EXERCISE INSTRUCTIONS:
The data should be written out in full, exactly as it stands, and the pictures dropped.

THE INPUT:
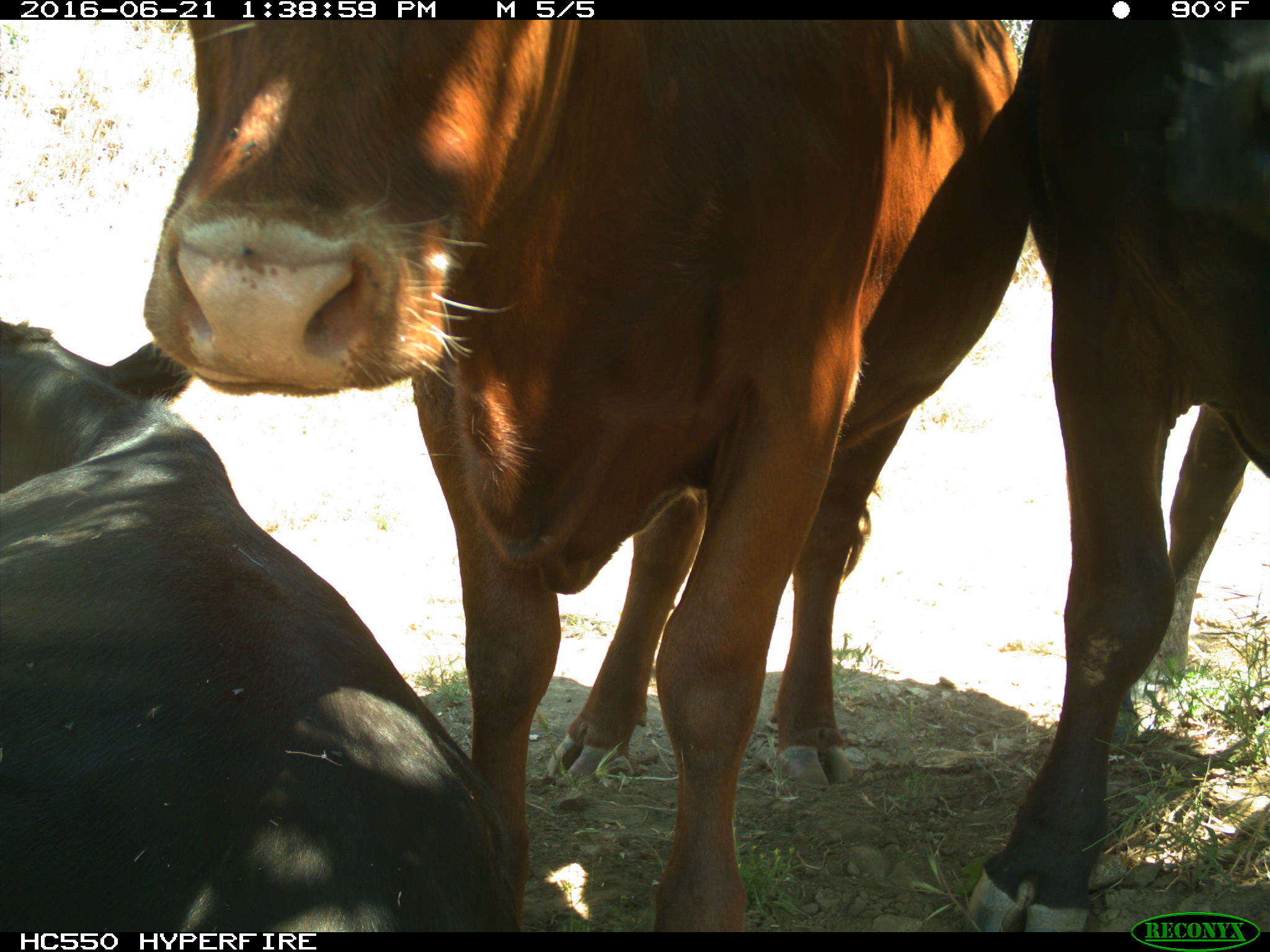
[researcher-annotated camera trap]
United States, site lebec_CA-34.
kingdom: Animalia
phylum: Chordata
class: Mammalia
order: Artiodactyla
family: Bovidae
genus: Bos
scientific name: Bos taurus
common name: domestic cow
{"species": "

ANSWER FOR THIS EXERCISE:
[researcher-annotated camera trap]
United States, site lebec_CA-34.
kingdom: Animalia
phylum: Chordata
class: Mammalia
order: Artiodactyla
family: Bovidae
genus: Bos
scientific name: Bos taurus
common name: domestic cow
{"species": "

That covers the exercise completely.